# Work request 1:
Reproduce the part of the spinach article from "Bagged fresh spinach enjoys" to "to fall ill." word for word.
# Work request 2:
From the spinach article, list each thing salmon farmers responded with after the 2004 study.

# Exercise text:
-------------------------

Bagged fresh spinach enjoys a pure, green and above all nutritious image. This was shattered by last week’s outbreak of E. coli. Sylvain Charlebois argues that there’s never been a better time for any organisations involved with supplying produce to consumers to review and improve current food safety methods.


When it comes to retailing produce to consumers, the current emphasis on convenience could lead to food safety issues. The Canadian Food Inspection Agency (CFIA) warned people last week not to eat bagged fresh spinach imported from the United States following an E. coli outbreak in more than 20 US states that has killed one consumer and led over 100 others to fall ill.


Unfortunately for retailers and distributors that take the heat for such incidences, many food-poisoning outbreaks in produce are often traced back to handling problems on the farm. In the case of E.coli 0157:H7, the source of the contamination is typically animal intestinal waste. With the ever-growing demand for vegetables and fruits to combat the current obesity epidemic, industry pundits should be concerned about any health hazard alert issued by food safety agencies. Surely, the one strategic option that should not be considered at this point is inaction.


In Canada, food scares have unfairly hurt the food industry in the past. In 2004, an international study suggested that farm-raised salmon contain higher levels of PCB and other toxins than salmon caught in the wild. Even though the study did not claim that normal salmon consumption was unsafe, the release of these findings had a significant impact on domestic retail sales of salmon-related products. In the following months, food retailers saw salmon sales decrease by more than 12% in some parts of the country. Salmon farmers responded with press releases, press conferences, studies and surveys, and information kiosks at fairs and retail stores. Most importantly, the industry aggressively up-sold nutritional attributes of the commodity, such as omega-3 fatty acids.     


In important ways, the spinach recall incident is different. For one, with one fatality and many hospitalisations in the US, the entire produce industry in North America may face unwanted criticism, despite the fact that two-thirds of the spinach consumed in North America is grown in California.


Secondly, produce retail management contends with its own inherent challenges. Produce management is intensive and costly, and profit margins are usually lean. As a result, manufacturers have added value to these commodities for consumers. Produce-related marketing schemes – more specifically, packaging strategies – have been successful in recent years. North American retail fresh produce sales reached an unprecedented CAD65bn (US$58bn) last year.


Some types of produce, like spinach for example, have benefited from ingenious packaging ploys. Spinach’s popularity has grown in part because of enhanced convenience and the development of plastic packages that allow consumers to buy prewashed, precut produce.


However, while these strategies provide time-saving convenience for shoppers, it is important to keep in mind that food safety practices have become more complex in recent years. Bagged produce has complicated the job of keeping that food safe from spoilage. Retailers often discard a significant amount of bagged produce because it reaches its expiry date while still on the shelf.

-------------------------

(Saved entries)
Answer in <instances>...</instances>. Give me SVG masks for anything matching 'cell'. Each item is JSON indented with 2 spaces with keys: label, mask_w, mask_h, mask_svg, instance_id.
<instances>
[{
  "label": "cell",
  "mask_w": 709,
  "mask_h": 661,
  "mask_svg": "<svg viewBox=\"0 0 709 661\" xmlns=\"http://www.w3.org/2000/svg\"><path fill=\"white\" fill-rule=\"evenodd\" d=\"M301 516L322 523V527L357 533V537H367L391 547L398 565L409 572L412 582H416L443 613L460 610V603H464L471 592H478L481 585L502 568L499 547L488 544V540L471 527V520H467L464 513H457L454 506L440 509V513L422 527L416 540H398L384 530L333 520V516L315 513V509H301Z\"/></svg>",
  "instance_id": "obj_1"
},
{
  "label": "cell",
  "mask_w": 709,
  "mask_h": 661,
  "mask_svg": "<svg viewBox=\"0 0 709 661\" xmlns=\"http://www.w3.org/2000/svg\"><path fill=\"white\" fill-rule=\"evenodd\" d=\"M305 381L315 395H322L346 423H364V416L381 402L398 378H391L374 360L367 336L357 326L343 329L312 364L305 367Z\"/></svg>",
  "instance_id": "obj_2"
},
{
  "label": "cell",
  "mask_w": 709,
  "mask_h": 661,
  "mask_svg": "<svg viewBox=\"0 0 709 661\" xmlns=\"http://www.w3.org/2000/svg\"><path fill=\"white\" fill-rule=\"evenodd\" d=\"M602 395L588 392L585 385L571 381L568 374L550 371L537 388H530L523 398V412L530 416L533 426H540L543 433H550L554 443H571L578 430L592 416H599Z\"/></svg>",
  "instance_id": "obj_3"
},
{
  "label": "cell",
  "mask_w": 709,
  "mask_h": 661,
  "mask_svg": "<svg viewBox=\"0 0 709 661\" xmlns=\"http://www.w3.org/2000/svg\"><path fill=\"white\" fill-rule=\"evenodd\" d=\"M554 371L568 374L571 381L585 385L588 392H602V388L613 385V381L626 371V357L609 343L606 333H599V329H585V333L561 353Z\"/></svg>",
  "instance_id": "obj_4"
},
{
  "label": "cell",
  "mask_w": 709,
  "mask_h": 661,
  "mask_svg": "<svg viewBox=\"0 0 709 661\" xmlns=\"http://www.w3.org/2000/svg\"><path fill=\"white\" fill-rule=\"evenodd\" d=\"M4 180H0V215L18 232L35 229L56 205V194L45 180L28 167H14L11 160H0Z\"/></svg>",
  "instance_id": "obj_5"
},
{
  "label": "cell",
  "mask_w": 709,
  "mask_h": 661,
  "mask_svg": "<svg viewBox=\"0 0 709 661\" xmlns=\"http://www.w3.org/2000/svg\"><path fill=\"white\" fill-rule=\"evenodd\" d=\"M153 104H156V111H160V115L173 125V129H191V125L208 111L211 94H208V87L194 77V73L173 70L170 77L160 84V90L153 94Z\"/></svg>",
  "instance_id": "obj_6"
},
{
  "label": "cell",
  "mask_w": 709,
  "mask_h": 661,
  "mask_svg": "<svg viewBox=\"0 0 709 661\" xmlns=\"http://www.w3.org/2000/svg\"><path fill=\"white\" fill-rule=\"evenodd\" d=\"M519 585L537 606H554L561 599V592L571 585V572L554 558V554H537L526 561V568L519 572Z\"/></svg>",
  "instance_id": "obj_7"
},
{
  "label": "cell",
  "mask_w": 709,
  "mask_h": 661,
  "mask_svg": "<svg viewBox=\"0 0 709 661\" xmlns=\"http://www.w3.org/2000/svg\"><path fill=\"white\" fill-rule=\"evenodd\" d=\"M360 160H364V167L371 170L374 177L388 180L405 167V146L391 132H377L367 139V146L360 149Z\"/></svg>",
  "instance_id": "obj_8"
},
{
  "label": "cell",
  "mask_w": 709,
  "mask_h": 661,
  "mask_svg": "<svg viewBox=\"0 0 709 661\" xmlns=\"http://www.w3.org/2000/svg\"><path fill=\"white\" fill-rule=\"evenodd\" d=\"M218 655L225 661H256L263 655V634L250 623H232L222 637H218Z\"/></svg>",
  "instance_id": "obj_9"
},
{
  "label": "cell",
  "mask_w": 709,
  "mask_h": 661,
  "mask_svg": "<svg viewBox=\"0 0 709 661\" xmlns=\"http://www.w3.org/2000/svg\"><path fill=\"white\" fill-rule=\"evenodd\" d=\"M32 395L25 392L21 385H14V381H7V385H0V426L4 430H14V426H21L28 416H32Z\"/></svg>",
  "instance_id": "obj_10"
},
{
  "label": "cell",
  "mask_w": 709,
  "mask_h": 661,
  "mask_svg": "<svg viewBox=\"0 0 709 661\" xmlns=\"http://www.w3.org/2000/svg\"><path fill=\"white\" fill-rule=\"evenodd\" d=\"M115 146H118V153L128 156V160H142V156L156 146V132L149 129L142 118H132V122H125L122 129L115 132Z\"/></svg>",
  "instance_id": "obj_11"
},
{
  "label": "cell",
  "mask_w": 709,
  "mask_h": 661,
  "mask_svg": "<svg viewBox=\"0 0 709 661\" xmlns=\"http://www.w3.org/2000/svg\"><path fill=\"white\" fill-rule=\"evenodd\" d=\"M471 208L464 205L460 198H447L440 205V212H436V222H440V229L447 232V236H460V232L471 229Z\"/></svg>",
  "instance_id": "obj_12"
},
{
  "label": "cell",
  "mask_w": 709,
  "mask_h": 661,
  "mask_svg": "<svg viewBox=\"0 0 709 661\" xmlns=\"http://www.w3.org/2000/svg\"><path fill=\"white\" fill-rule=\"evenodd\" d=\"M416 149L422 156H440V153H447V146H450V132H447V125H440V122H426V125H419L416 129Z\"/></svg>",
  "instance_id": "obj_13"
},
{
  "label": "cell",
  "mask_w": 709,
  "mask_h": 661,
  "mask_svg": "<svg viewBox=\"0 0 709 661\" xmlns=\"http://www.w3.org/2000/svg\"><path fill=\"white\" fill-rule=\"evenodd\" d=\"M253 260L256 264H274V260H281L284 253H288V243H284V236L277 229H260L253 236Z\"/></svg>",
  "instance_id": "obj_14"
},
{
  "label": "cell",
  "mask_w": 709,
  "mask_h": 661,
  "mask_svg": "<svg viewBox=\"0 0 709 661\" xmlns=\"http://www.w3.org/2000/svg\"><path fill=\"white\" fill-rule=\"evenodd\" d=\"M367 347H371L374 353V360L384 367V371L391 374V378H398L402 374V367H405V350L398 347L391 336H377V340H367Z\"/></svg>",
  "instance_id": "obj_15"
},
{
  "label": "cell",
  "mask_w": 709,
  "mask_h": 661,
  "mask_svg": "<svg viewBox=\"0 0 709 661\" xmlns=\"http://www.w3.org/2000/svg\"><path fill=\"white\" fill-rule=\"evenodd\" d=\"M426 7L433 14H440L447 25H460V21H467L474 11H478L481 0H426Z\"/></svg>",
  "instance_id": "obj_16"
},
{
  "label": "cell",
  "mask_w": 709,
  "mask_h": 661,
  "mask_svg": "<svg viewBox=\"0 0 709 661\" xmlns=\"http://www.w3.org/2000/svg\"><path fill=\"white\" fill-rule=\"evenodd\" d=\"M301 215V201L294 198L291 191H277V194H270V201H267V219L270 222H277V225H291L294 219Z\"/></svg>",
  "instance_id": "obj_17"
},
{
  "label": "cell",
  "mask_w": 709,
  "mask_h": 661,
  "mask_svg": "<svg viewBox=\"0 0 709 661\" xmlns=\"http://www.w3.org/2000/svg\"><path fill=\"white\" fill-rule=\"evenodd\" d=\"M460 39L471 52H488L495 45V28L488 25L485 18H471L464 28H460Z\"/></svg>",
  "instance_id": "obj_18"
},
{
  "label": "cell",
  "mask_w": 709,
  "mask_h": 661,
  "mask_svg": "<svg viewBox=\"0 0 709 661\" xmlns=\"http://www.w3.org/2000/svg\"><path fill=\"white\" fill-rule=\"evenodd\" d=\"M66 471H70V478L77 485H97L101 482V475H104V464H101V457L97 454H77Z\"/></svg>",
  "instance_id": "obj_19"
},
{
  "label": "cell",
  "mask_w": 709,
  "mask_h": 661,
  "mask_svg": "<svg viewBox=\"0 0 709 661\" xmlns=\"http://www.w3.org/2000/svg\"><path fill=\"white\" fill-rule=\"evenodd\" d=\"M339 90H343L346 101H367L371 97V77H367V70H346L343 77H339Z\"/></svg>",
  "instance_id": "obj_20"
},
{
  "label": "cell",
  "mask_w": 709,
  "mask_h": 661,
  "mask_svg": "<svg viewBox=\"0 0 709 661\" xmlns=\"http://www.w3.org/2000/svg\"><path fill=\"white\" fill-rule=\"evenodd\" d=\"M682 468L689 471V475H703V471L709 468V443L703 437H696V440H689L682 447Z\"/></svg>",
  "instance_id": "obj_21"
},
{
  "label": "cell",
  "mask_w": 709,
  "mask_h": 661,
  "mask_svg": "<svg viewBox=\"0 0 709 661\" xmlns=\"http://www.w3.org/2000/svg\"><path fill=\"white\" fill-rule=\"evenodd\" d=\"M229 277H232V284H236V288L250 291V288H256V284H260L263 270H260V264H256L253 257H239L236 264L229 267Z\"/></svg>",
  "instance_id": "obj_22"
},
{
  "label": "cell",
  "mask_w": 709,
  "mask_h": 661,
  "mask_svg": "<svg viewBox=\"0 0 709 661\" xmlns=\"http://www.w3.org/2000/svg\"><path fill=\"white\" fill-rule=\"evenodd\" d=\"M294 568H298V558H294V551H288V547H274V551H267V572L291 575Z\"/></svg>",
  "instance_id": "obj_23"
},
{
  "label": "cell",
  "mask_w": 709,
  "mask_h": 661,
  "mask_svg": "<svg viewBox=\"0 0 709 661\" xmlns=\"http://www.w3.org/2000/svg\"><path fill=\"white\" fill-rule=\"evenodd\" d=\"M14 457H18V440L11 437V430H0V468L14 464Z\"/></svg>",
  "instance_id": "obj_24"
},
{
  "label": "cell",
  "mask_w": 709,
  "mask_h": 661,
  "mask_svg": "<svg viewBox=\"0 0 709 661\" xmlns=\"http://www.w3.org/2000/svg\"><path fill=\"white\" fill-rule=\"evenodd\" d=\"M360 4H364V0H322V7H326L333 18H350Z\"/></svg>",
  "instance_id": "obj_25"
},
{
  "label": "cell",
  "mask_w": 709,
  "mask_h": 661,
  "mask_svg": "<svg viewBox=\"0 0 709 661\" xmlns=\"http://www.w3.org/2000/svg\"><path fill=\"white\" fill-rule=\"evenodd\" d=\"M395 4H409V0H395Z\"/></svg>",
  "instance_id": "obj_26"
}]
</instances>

-------------------------

# Exercise solution 1:
Bagged fresh spinach enjoys a pure, green and above all nutritious image. This was shattered by last week’s outbreak of E. coli. Sylvain Charlebois argues that there’s never been a better time for any organisations involved with supplying produce to consumers to review and improve current food safety methods.


When it comes to retailing produce to consumers, the current emphasis on convenience could lead to food safety issues. The Canadian Food Inspection Agency (CFIA) warned people last week not to eat bagged fresh spinach imported from the United States following an E. coli outbreak in more than 20 US states that has killed one consumer and led over 100 others to fall ill.

# Exercise solution 2:
Press releases
Press conferences
Studies and surveys
Information kiosks at fairs and retail stores